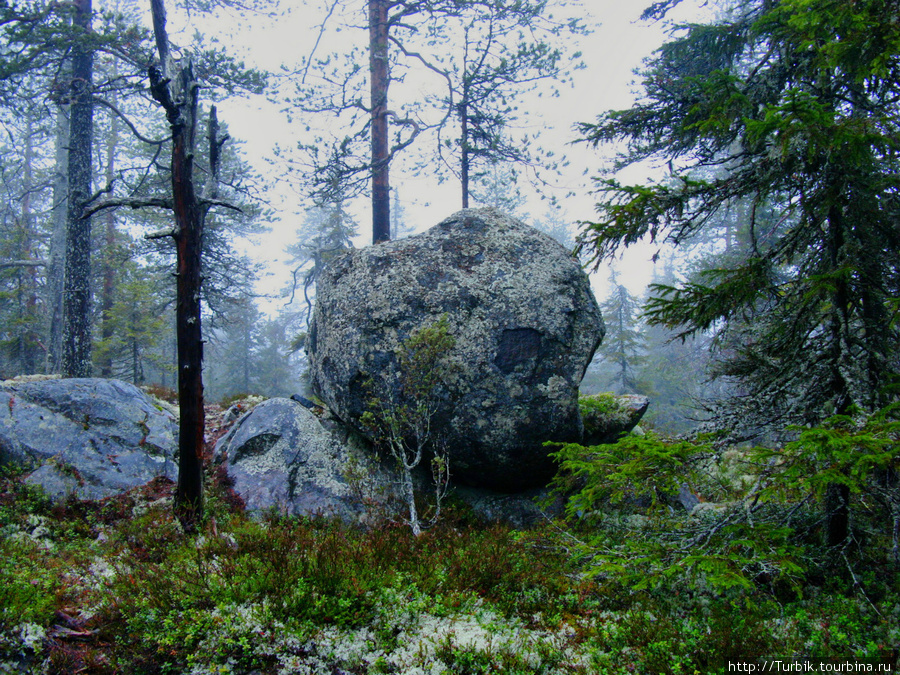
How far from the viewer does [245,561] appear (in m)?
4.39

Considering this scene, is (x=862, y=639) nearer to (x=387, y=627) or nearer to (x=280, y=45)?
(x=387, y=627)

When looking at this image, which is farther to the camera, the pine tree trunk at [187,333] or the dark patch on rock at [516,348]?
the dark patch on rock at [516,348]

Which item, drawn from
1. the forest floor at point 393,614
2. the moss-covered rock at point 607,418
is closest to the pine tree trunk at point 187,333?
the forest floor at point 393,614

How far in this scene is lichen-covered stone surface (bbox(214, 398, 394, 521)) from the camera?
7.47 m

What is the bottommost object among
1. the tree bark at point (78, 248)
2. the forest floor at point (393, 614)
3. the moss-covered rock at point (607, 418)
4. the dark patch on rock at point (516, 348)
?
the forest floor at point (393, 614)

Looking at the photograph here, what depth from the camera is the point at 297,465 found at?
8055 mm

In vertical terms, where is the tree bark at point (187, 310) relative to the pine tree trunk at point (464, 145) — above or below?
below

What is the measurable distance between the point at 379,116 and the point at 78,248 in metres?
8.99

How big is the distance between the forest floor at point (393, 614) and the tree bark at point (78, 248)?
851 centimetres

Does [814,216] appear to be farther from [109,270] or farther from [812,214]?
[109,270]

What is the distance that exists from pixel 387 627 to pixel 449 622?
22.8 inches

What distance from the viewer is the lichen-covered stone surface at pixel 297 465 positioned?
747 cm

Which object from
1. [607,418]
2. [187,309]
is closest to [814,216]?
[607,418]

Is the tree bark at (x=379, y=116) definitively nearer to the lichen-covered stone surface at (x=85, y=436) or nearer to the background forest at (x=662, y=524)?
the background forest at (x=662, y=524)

────

→ PROBLEM TO SOLVE: Copy the material verbatim, starting at the line that contains "How big is the" and ending with the last line of the material.

→ OUTPUT OF THE TASK:
How big is the distance between the forest floor at point (393, 614) and the tree bark at point (78, 248)?
851 centimetres

Does [814,216] appear to be farther from [109,270] or farther from [812,214]?
[109,270]

What is the distance that exists from pixel 387 627 to pixel 449 622?
22.8 inches

What distance from the viewer is the lichen-covered stone surface at pixel 297 465 positioned?
747 cm

Which object from
1. [607,418]
2. [187,309]
is closest to [814,216]?
[607,418]

Is the tree bark at (x=379, y=116) definitively nearer to the lichen-covered stone surface at (x=85, y=436) or nearer to the background forest at (x=662, y=524)?
the background forest at (x=662, y=524)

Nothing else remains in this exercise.